The atmosphere was electric, not only at the Stadio della Alpi but in the Mott household. As far as I was concerned, this was the most nervous I'd ever been. As the flares went off in Northern Italy, I prayed for a United goal. Six minutes in: disaster. As Zidane played a short corner, his teasing cross came all the way across the six-yard box and was met at the far-post by Pippo Inzaghi. 1-0 on the night; 2-1 on aggregate.
As if I wasn't inconsolable enough, five minutes later, Juve made it two. Conte on the far-hand touchline made a cutting ball into the box. Inzaghi had his back to goal. Jaap Stam marshalling him tightly. Then, something that hadn't happened all season: Stam was turned. With that extra half-yard of space, Inzaghi got his shot away. It looked tame, Schmeichel would save. But an inexplicable deflection took the ball over the giant Dane. 2-0 Juventus; 3-1 on aggregate. Just as I'd found my love for football, it seemed a tiny Italian would be the one to take it away. How could it be this cruel?
Game over. I was ready to give up. Thankfully for me, Roy Keane wasn't quite ready to abandon the cause. It may have been the Cole/Yorke combo who made me want to play, but it was this Roy Keane performance that showed me how. A mere mention of Keane and Turin to United fans would make them - those who are usually stoney-faced at a funeral - go misty-eyed. On 24 minutes, a Beckham corner was met at the front-post by the Irishman, and flcked past the flapping Angelo Peruzzi. Unbelievably, United were back in the game. From then on, Keane's hypnotic passing and tireless energy dragged the Red Devils up from the abyss. Juventus looked into his eyes and saw only an absolute certainty that United would go through. They would have been less scared if Pol Pot had of walked onto the pitch.
At 2-1, Keane was booked for a cynical foul on Conte. It meant he would be banned for the final. Such was the character of the man, this only spurred him on. 10 minutes later the strikers' telepathic connection come to the fore. Andy Cole on the right-hand side put in a pin-point cross towards Yorke. Mark Iuliano was caught flat-footed.
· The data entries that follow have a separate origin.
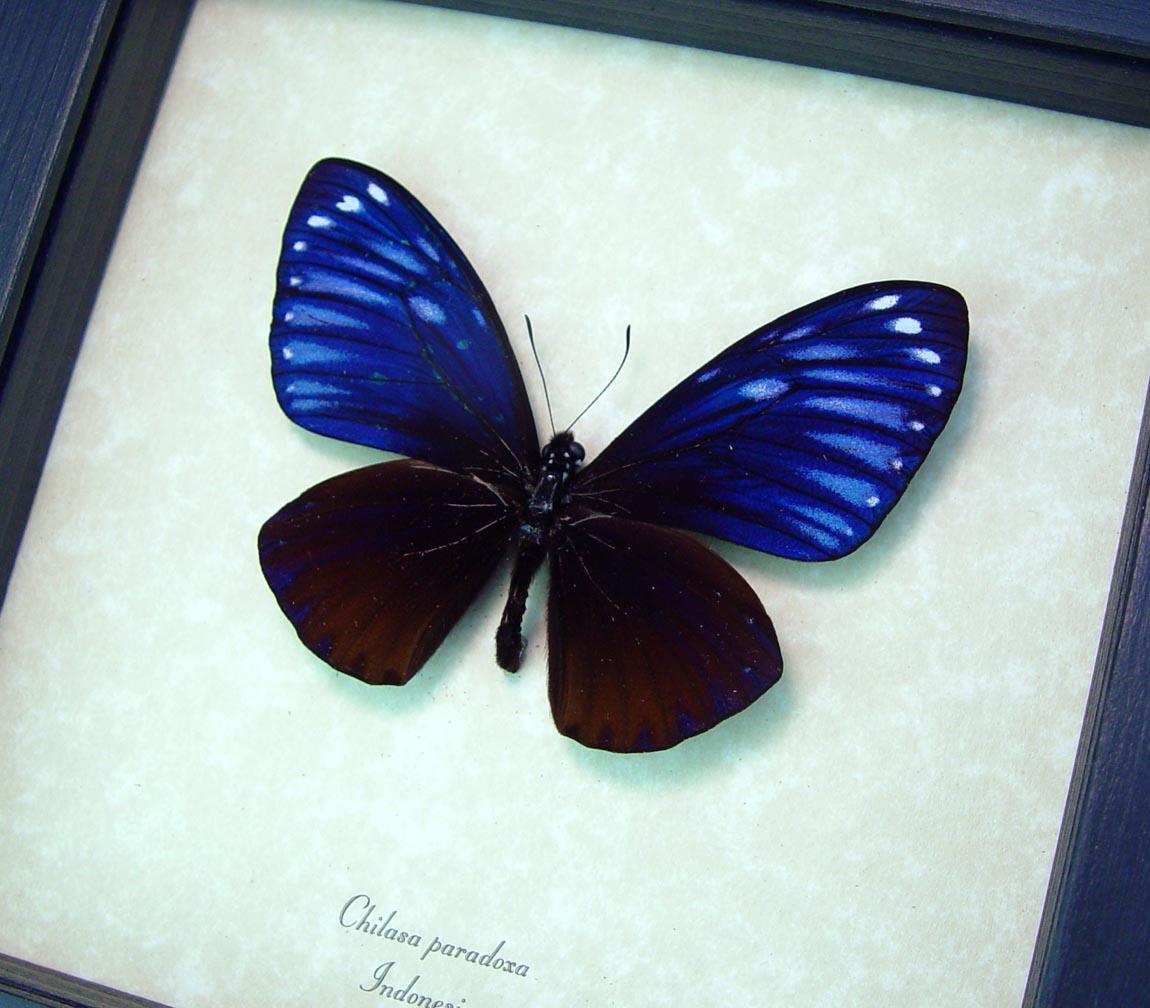 Chilasa paradoxa Purple Framed Butterfly Display Great Blue Mime ooak
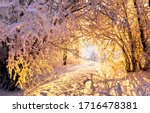 Winter Forest Tree Tunnel Snow...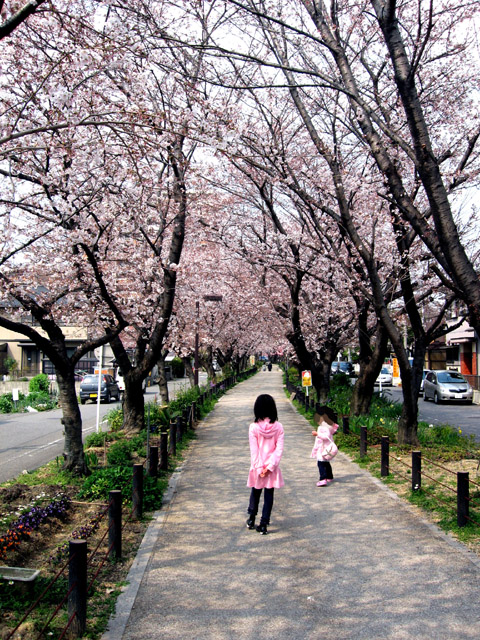 2010年桜並木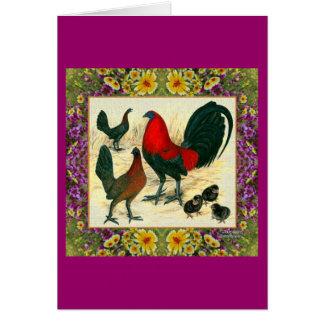 La volaille de jeu a fleuri le cadre cartes de vœux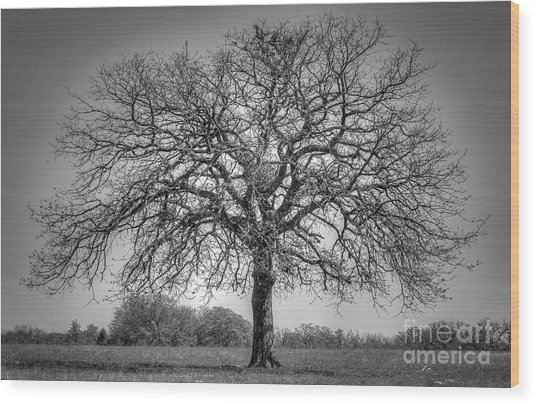 Old Oak Wood Print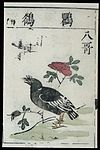 Ming herbal (painting); Chinese jungle mynah Wellcome L0039447.jpg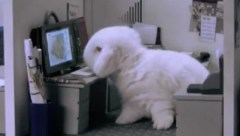 cute bunnies in office FUNNY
The smiling Tobagan flung himself at the ball: 2-2. Astonishing.
Half-time came, and at the point where my dad would normally send me to bed, even he realised this was something special. I was allowed to watch the second half. Half-past-nine on a school night; I couldn't believe my luck.
The second half was a blur; a mixture of tiredness and nervousness. Fighting to keep my eyes open, Inzaghi had a goal ruled out correctly for offside. Moments later, Denis Irwin went on a mazy run down the left flank and caught Peruzzi unawares with a rasping shot. As the ball flew past the 'keeper, it looked for all the world as if the hideously underrated Irishman would score the goal to confirm United's passage to the final. It hit the post.
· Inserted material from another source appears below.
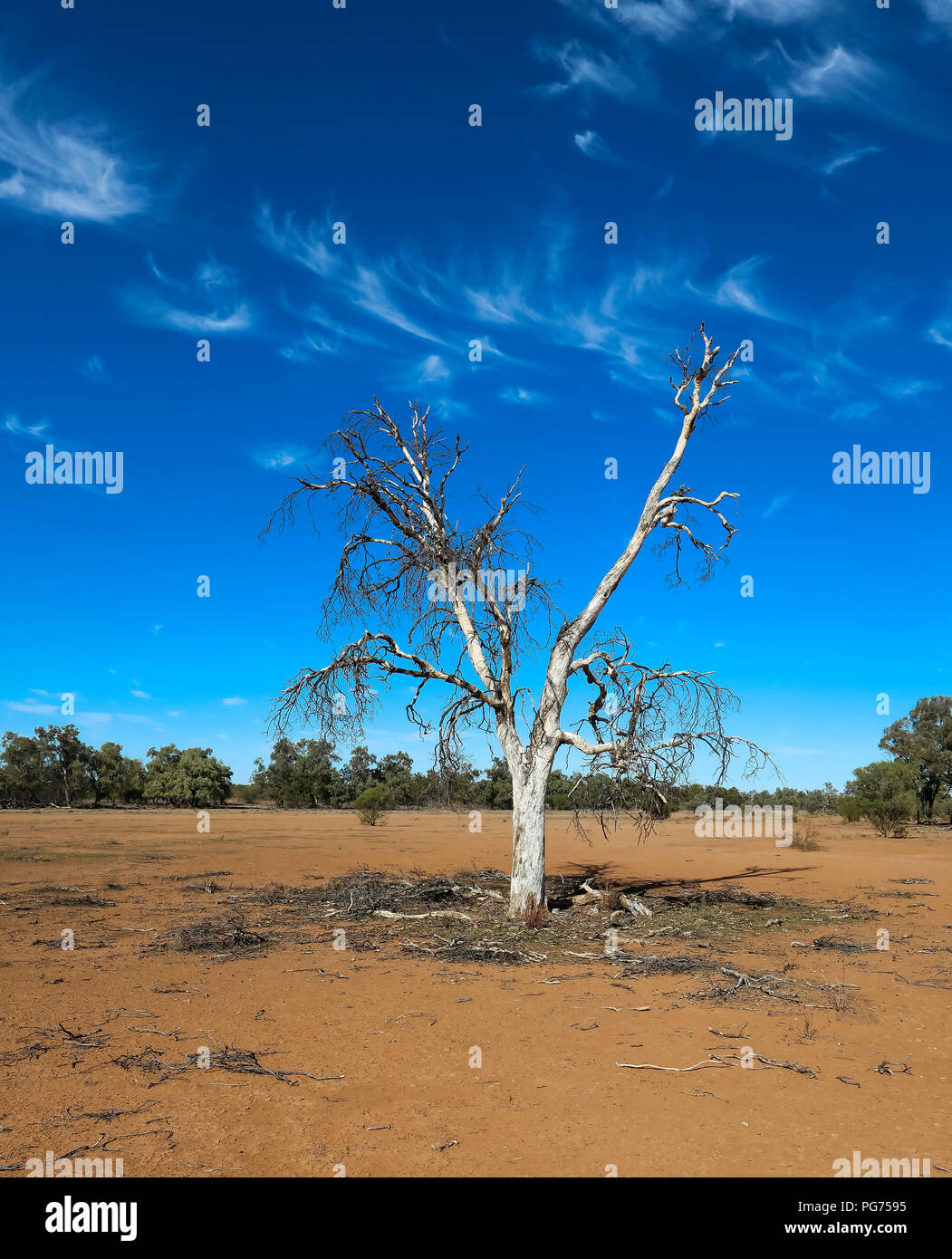 Dead Tree, blue sky and wispy clouds in the Australian outback - Stock Image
Six minutes to go, and United were going through on away-goals. It was a tightrope perilously close to snapping. Inzaghi was still being a thorn in Stam's side. Zidane was, as always, pulling strings. A Davids' shot was saved by Schmeichel. He pumped the ball forwards. Hanging forever in the air, Iuliano tried to clear first time. The ball rolled towards Dwight Yorke, 25 yards out. With one touch he took it towards the central-defensive pairing; with the other he skipped through them. Both players falling flat on their backs. Striding towards goal, Yorke took the ball round Peruzzi, only for the 'keeper to bring him to the ground. Penalty! No. The referee had played advantage, and the onrushing Andy Cole tapped the ball into the unguarded net. 2-3 United. 3-4 on aggregate. The English champions had made it to their first European Cup final for 31 years.
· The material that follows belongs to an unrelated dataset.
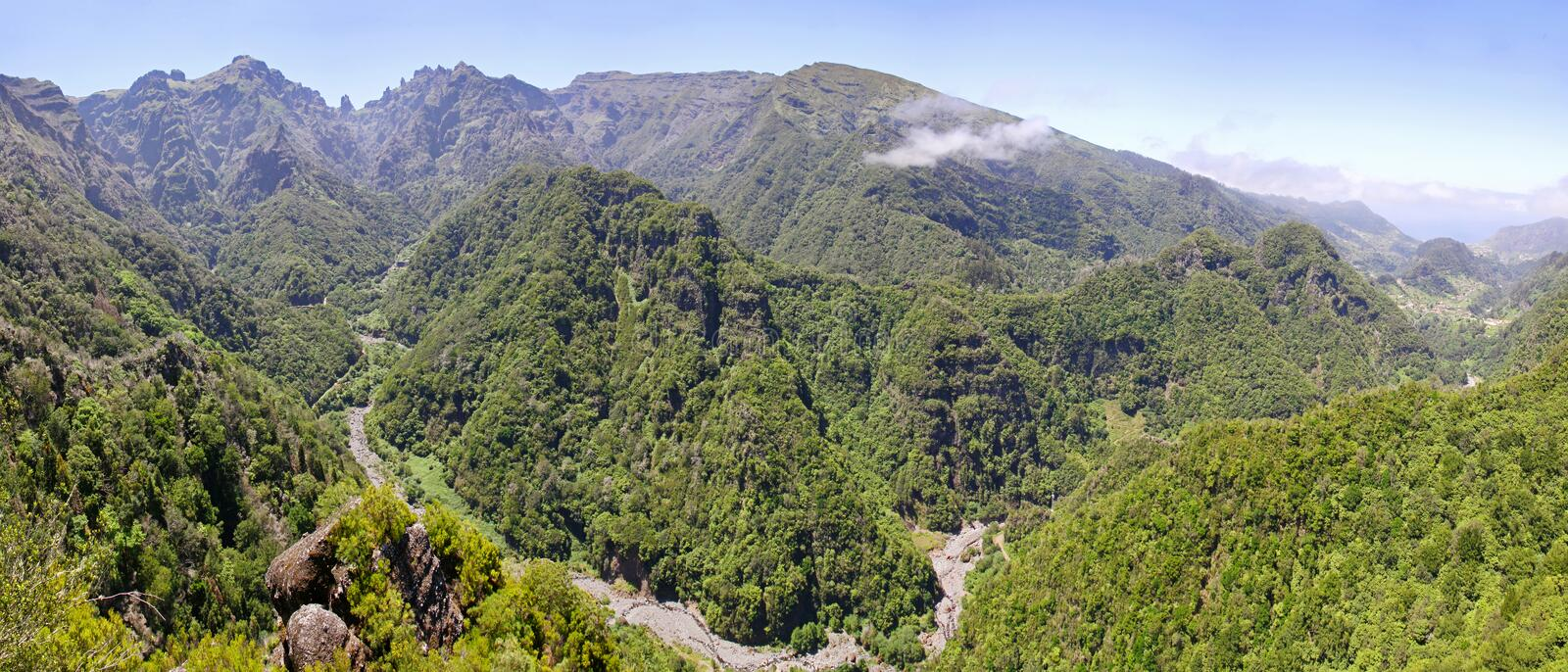 Laurel forest on Madeira island, Portugal. Panoramic view of hills with Laurel forest on Madeira island, Portugal. Laurel forest also called laurisilva on royalty free stock photos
As Fergie sprinted along the touchline, I joined him in my living room.
I could have picked any number of games as my favourite of all-time: Hungary 6-3 England for its lasting impression on football in our country; AC Milan 4-0 Barcelona for it being the best performance in a European Cup final; Brazil 4-1 Italy for the same reasons, only on the international stage. But I didn't. I chose this match because, ultimately, it's the match that made me love football.